Mother and child hugging.

Por Natalia Boffelli (Lic. En Psicopedagogía; MP 13-1567).

Todo duelo o pérdida sufrida por los niños conlleva consigo una posterior vulnerabilidad, dado que a esta edad, el menor necesita de otros para sobreponerse. Todo aquel suceso de pérdida de un objeto exterior, que haya sido de importancia para el menor, genera cambios importantes en su estructura interna. Esto varía si es una mascota, un cambio de casa, de niñera, o la muerte de un familiar o alguien del entorno cercano a él.

El menor todavía no se vale de sí mismo por completo, sino que lo exterior  tiene un peso importante, sea afectivo, de personas que se relacionan con él, como de objetos que le son familiares y de contacto frecuente (así afectan las mudanzas, los cambios de escuelas, de compañeros, de docentes, entre otros).
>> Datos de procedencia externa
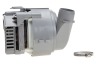 Zelmer ZED66N40EU/30 Geschirrspüler Pumpe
Cuando se presenta al menor una situación de duelo puede manifestarse de diversas maneras, con cambios evidentes con mayor tendencia a enfermedades somáticas que se presentan con anginas, resfriados, gastroenteritis entre otras de mayor frecuencia o durabilidad, o bien aparecen enojos, ira, quejas, demandas, regresiones de diferente índole.  Intenta vínculos con los padres de mayor apego, o puede llegar a la indiferencia, mostrándo llanto, desgano, aislado, distancia afectiva con uno o los dos progenitores u otras personas.

Los duelos atraviesan diversas etapas; comienzan con crisis dado el impacto que producen en ellos, luego aparecen una serie de manifestaciones afectivas donde se presentan situaciones ambivalentes y opuestas que poco se comprenden si no se reconoce la situación vivida. Pronto aparece  la desesperanza, hasta el último estado en el que se acepta, se elabora o se reorganiza y da lugar a la recuperación a todo nivel. Si continúa la inhibición, puede llegar a ser de atención por patología presente. Toda manifestación puede ser duradera , más si es de índole afectiva. También puede que las manifestaciones o presencias de demostraciones no se presenten siempre, ni en todos los ámbitos.

De 0 a 2 años son más sensibles los menores a cambios organizativos y emociones negativas (peleas, gritos, disgustos, cambios importantes de cuidados entre otros). Entre los 3 y 5 años, comienzan a creer que la muerte es temporal y reversible, no existe como real. Aquí padres y madres son seres superpoderosos, pero aparece también la sensación o sentimiento de culpabilidad o castigo si algo sucediera, pueden hasta creer que ellos han causado la situación y requieren de mayor acompañamiento.

De los 7 a los 11 años comienzan a comprender las diferencias entre vivir y no vivir de todo lo que los rodea, y a concebir la muerte como real, con insensibilidad e irreversibilidad, pero no la de ellos o pares en edad. A los 11 años, etapa de pubertad y pre-adolescencia, en los intereses biológicos por los que transitan tras sus cambios, hacen que su interés por la vida y la enfermedad, entre la que aparece la muerte, pueda ser causa de angustia. En la adolescencia, la concepción de la muerte se aproxima a la del adulto, de la suya propia o la de otros y pueden incluso fantasear con ella con o sin angustia.

La institución educativa, segundo ambiente directo después de la familia, donde se manifiestan por lo general situaciones emocionales de los menores, luego de una pérdida de importancia o cambios familiares ocurridos, debe estar informada de los mismos para acompañar al menor y su familia en la observación y acompañamiento. Mantener la normalidad en el aula pero con flexibilidad; mantener comunicación continuada con los padres o tutores; ofrecer al menor un apoyo adicional en el ámbito escolar si lo requiere; permitir llamadas telefónicas o salidas del aula; respetar y tener en cuenta las fechas especiales; o preparar a los alumnos para el regreso de un compañero en duelo.